Misener owns a plumbing and heating company in Morris. He knew Amaya through work he had done for more than a decade when Tandem Lodge was open. Amaya was the lodge caretaker.
"I never saw him smile, never saw him laugh," Misener recalled. "We're the type of people that like to laugh and we'd try to get him to laugh and it wasn't going to happen with Gary."
Authorities say Amaya may be the person responsible for shooting and killing a Beecher construction worker and wounding another, then shooting a Lowell, Ind. farmer in October. At one point, he talked about honeybees to his victims – hence the nickname Honeybee Killer.
But his alleged crime wave came to an end at an Orland Park tanning salon Saturday. During a robbery attempt, a brave customer shot Amaya with a Colt .45 handgun Amaya had placed on a counter. Ballistic tests show that gun was used in all the other shootings.

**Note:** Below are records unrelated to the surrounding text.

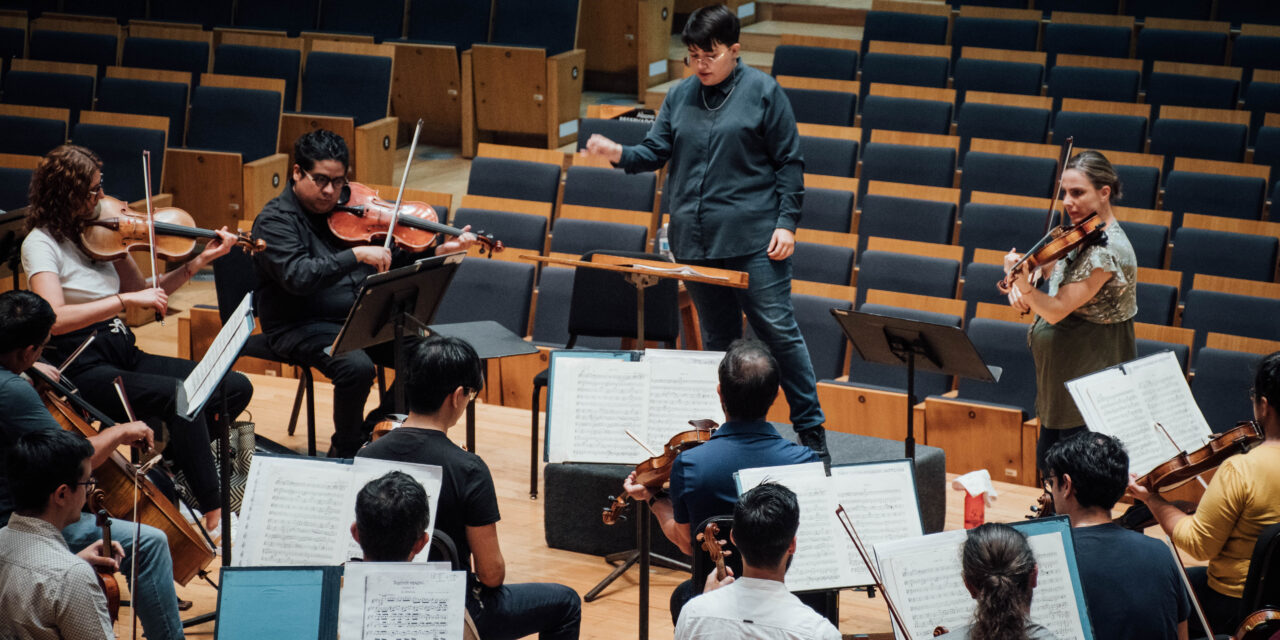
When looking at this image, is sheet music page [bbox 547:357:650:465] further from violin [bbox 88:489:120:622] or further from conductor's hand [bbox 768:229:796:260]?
violin [bbox 88:489:120:622]

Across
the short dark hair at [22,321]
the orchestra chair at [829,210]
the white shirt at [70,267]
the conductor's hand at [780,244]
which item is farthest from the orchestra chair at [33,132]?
the conductor's hand at [780,244]

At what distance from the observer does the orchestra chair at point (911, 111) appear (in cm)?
635

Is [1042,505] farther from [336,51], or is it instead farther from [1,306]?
[336,51]

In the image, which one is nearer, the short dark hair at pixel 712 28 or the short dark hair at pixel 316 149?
the short dark hair at pixel 712 28

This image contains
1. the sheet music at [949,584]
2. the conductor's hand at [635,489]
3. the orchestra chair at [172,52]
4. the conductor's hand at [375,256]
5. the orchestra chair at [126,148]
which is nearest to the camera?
the sheet music at [949,584]

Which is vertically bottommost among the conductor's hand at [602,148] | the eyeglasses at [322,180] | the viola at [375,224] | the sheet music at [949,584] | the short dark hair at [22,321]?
the sheet music at [949,584]

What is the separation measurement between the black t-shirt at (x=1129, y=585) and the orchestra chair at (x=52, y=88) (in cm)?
627

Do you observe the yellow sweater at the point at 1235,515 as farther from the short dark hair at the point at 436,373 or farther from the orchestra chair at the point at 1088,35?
the orchestra chair at the point at 1088,35

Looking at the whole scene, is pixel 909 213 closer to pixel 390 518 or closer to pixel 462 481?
pixel 462 481

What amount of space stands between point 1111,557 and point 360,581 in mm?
1357

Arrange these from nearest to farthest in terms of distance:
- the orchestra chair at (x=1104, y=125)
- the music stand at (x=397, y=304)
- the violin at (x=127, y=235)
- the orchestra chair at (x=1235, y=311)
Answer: the music stand at (x=397, y=304)
the violin at (x=127, y=235)
the orchestra chair at (x=1235, y=311)
the orchestra chair at (x=1104, y=125)

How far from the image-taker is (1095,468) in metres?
2.35

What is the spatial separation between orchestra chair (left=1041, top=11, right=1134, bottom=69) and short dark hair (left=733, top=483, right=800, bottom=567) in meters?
5.59

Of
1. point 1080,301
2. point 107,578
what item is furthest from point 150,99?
point 1080,301
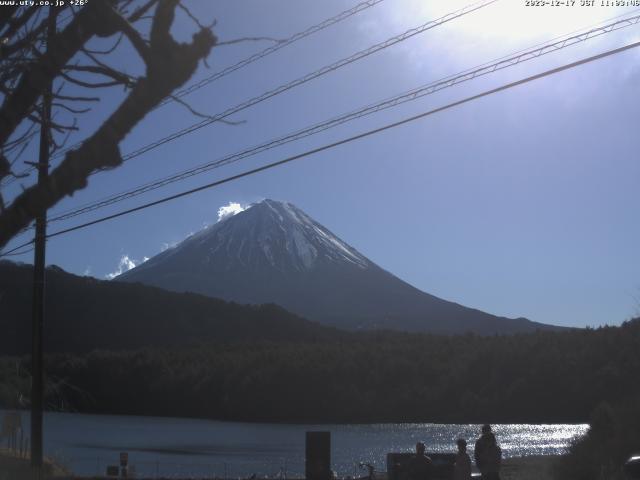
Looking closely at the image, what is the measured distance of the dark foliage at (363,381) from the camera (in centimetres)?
6525

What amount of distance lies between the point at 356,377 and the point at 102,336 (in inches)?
Answer: 860

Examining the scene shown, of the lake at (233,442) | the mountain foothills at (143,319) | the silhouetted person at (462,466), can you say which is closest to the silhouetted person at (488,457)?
the silhouetted person at (462,466)

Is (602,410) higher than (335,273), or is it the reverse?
(335,273)

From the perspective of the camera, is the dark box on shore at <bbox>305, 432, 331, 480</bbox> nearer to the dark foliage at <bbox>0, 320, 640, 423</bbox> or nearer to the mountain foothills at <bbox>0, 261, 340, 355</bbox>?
the dark foliage at <bbox>0, 320, 640, 423</bbox>

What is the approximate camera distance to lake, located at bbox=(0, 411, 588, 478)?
34.5 m

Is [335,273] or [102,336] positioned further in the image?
[335,273]

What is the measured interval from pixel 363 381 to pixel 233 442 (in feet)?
80.0

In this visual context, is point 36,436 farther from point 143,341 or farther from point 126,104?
point 143,341

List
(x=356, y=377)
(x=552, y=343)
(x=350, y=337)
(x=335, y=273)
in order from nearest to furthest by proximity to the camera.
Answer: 1. (x=552, y=343)
2. (x=356, y=377)
3. (x=350, y=337)
4. (x=335, y=273)

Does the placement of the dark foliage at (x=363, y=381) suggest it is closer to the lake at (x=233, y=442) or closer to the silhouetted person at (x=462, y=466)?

Misener says Tandem Lodge had a shooting range. At times, he says Amaya would talk about hunting, target-shooting and his work on the property. Amaya also tended honeybees on there, Misener says, and grew mushrooms.
While taking care of the grounds, Misener says Amaya lived in a trailer just north of the picnic area.
He described it this way: "The trailer was broken down and old. Unkempt, it was just not a very nice place to live."
"It was like he was living in poverty," Misener says. "I don't know that he was, but it was like I would say he was living in poverty."
Things that many people would find trivial, like an unexpected visitor, would greatly upset Amaya.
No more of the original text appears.